Great. Yeah, I could see a lot of bad behaviour coming from that. I’ll have a think about how to make that change right.
I think with more validation or settings on the trigger implementation side it should work out well.
These windows are all time-based, so once time has passed the extent should I evict them? Just clicked that perhaps that's the point of watermark triggers.
Yeah, that’s the point of watermark triggers. You could add something like that to your trigger + input plugin
Pretty much have to evict at some point if you have long running streaming jobs. Otherwise you’ll just keep adding state.

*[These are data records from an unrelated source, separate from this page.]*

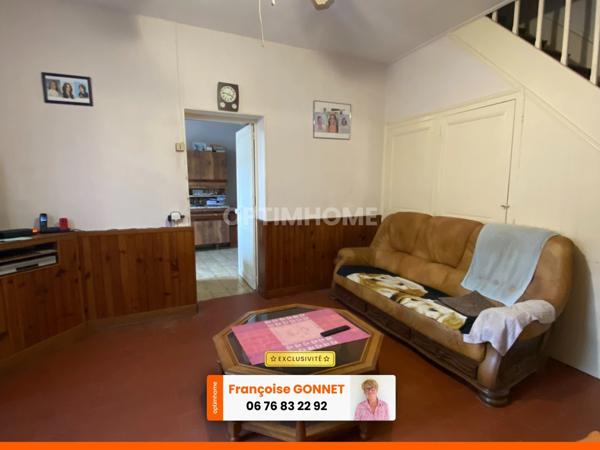 Maison de 112 m² (2 appt de 63 m² et 49 m²) - 99 900 €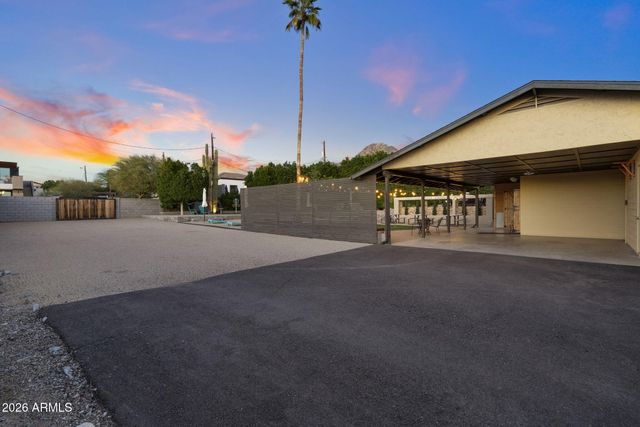 2034 E GLENDALE Avenue, Phoenix, AZ 85020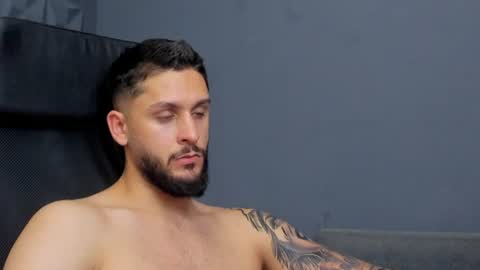 TroyWade online show from August 4, 2:47 pm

I must be missing something, as the final-emit
function specified in the watermark trigger isn't getting called. Can you both emit and evict with the same trigger?
Oh, you probably haven’t implemented the watermark protocol on your input plugin.
The input plugin is responsible for feeding timestamps down through the pipeline
The way it works is that all of the segments will be between two barriers, each with their own timestamp. This is so that mismatched watermarks from input sources can take the minimum of each
https://github.com/onyx-platform/onyx-kafka/blob/0.13.x/src/onyx/plugin/kafka.clj#L184 kafka example
I was going off this in the docs: "Trigger only fires if the value of :window/window-key in the segment exceeds the upper-bound in the extent of an active window. " Is that no longer valid?
That’s no longer valid now that we have a better way of doing watermarks. I’ll fix the doc. Thanks
Makes sense, and though I only have a single input for my simulation case, that may not hold in production.
https://github.com/onyx-platform/onyx/blob/0.13.x/doc/user-guide/watermarks.adoc
assign-watermark-fn also works if your data may change for a given input plugin
So it looks like the :fire-all-extents
patch broke watermarks. But for my immediate purposes, it doesn't matter. The reason I wound up with the segment/timer trigger and large number of active windows was because I didn't grok the watermark/eviction connection. Looks like I can use a combination of OOB timer and watermark triggers to have the desired outcome. Thanks for all of your help.
That makes sense too. Cool. I’ll think about what we should do with the fire-all-extents change in the future, but for now I won’t make any changes there.